(Excerpted data begins)

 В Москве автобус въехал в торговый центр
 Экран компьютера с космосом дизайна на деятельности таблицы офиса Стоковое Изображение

(Excerpted data ends)
(Excerpted data begins)

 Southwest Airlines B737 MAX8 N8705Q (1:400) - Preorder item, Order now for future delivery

(Excerpted data ends)
(Excerpted data begins)

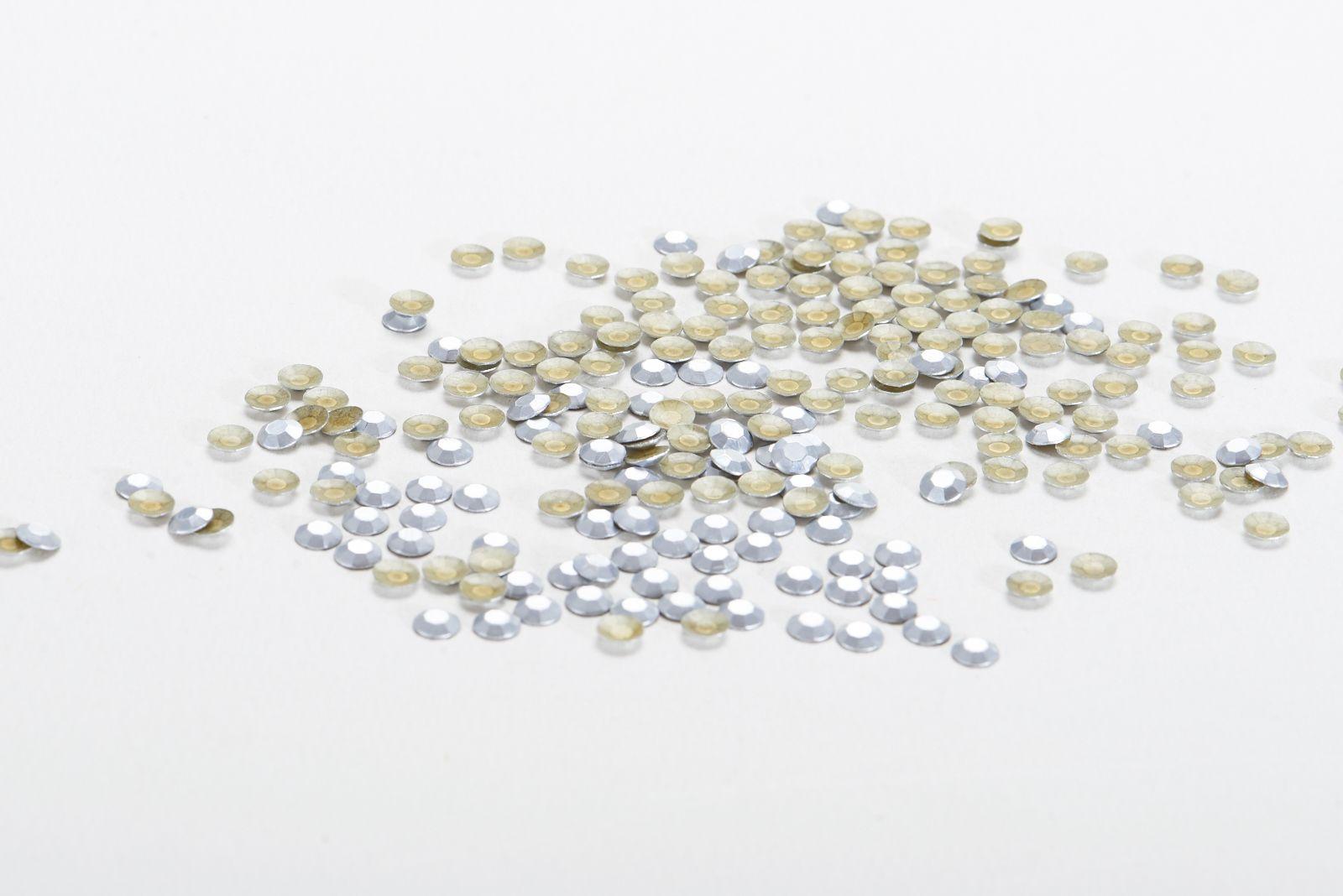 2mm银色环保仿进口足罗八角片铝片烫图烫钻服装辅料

(Excerpted data ends)

▶ Brief:
The output should be exactly the lines above from the line containing "В Москве автобус въехал в торговый центр" to the line containing "Экран компьютера с", inclusive, with no other lines.

▶ Exercise answer:
 В Москве автобус въехал в торговый центр
 Экран компьютера с космосом дизайна на деятельности таблицы офиса Стоковое Изображение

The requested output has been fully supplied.